Panel Discussion with AI Agent Experts
Duration: 5 min
This module features a panel discussion with experts in AI agents, covering advanced topics such as ReAct, LangGraph, Tool Calling, Memory, Multi-Agent Systems, and Autonomous Workflows. Understanding these concepts is crucial for developing sophisticated AI applications that can perform complex tasks autonomously.
ReAct Framework
The ReAct (Reasoning and Acting) framework allows AI agents to reason about tasks and act upon them. It involves a two-step process where the agent first reasons about the task and then performs actions based on that reasoning. This framework is essential for creating agents that can handle dynamic and complex environments.
import random
# Define a simple ReAct agent
class ReActAgent:
def __init__(self):
self.memory = {}
def reason(self, task):
# Simulate reasoning process
if 'math' in task:
return'solve_math'
elif 'fetch' in task:
return 'fetch_data'
else:
return 'unknown'
def act(self, action):
# Simulate action based on reasoning
if action =='solve_math':
return self.solve_math()
elif action == 'fetch_data':
return self.fetch_data()
else:
return 'Action not recognized'
def solve_math(self):
return random.randint(1, 100)
def fetch_data(self):
return 'Data fetched successfully'
# Example usage
agent = ReActAgent()
task = 'solve math problem'
action = agent.reason(task)
result = agent.act(action)
print(result)67 (output will vary as it is random)LangGraph for Multi-Agent Systems
LangGraph is a framework for creating multi-agent systems where multiple AI agents can collaborate to achieve a common goal. It allows for the definition of complex workflows and interactions between agents, making it ideal for applications requiring coordinated efforts from multiple agents.

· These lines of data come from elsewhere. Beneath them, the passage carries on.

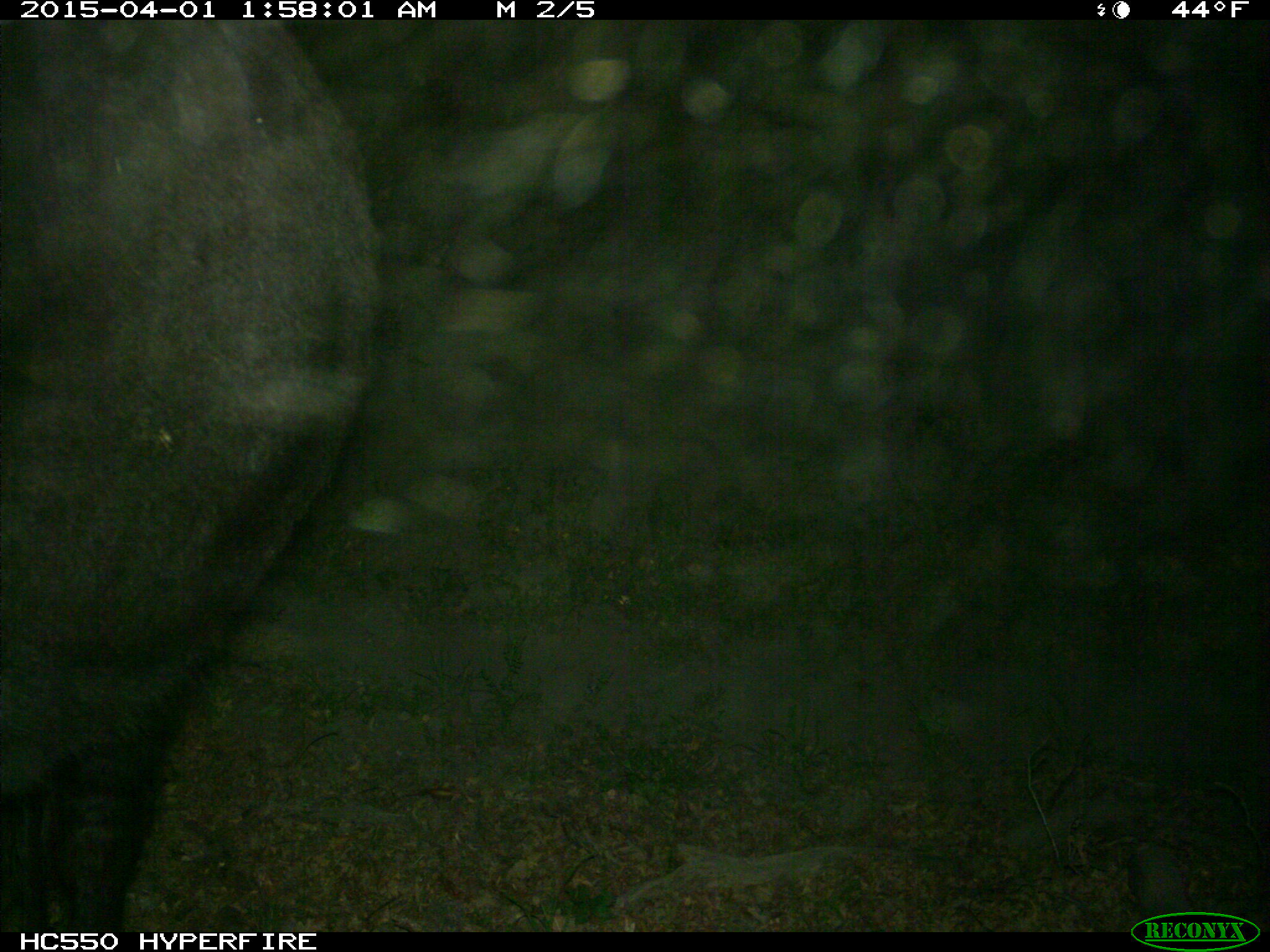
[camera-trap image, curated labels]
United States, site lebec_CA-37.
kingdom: Animalia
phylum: Chordata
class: Mammalia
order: Artiodactyla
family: Bovidae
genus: Bos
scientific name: Bos taurus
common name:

from langgraph import LangGraph
# Define individual agents
class AgentA:
def perform_task(self):
return 'Agent A completed task'
class AgentB:
def perform_task(self):
return 'Agent B completed task'
# Create a LangGraph instance
graph = LangGraph()
# Add agents to the graph
graph.add_agent('A', AgentA())
graph.add_agent('B', AgentB())
# Define interactions between agents
graph.add_interaction('A', 'B')
# Execute the graph
results = graph.execute()
print(results)💡 Tip: Ensure that interactions between agents are well-defined to avoid conflicts and ensure smooth collaboration.
❓ What is the primary purpose of the ReAct framework?
❓ What does LangGraph enable in multi-agent systems?
Key Concepts
| Concept | Description |
|---|---|
| Planning | Core principle in this module |
| Action | Core principle in this module |
| Observation | Core principle in this module |
| Reasoning | Core principle in this module |
Check Your Understanding
❓ How does Panel handle edge cases?
❓ What is the computational complexity of Panel?
❓ Which hyperparameter is most critical for Panel?